## What you need to do
Take the line that contains "phylum: Chordata" and every line after it in the material below, and quote them exactly.
═════ Information given
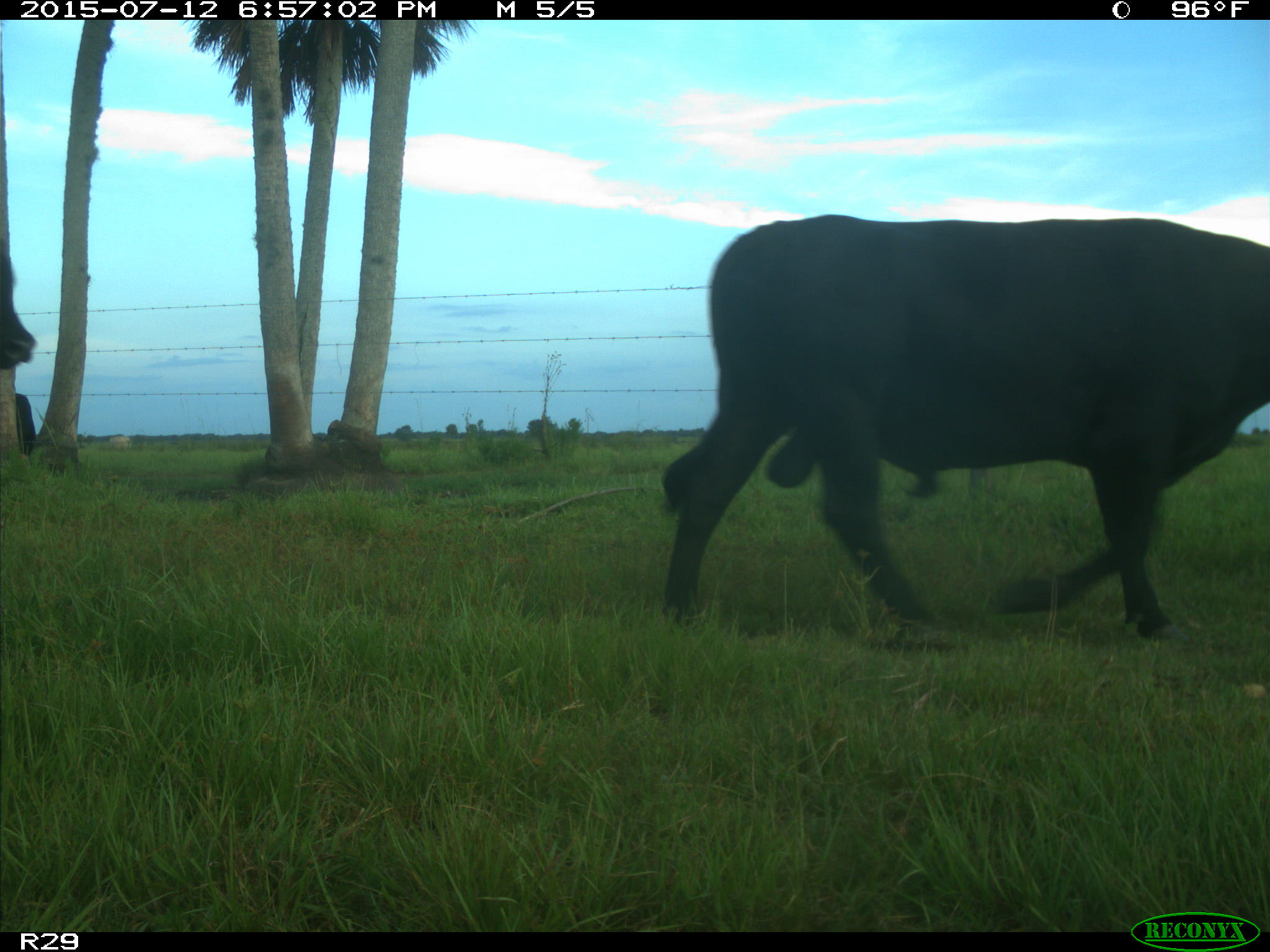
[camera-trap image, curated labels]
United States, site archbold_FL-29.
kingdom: Animalia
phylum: Chordata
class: Mammalia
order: Artiodactyla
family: Bovidae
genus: Bos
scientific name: Bos taurus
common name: domestic cow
══════════
## Solution to this exercise
phylum: Chordata
class: Mammalia
order: Artiodactyla
family: Bovidae
genus: Bos
scientific name: Bos taurus
common name: domestic cow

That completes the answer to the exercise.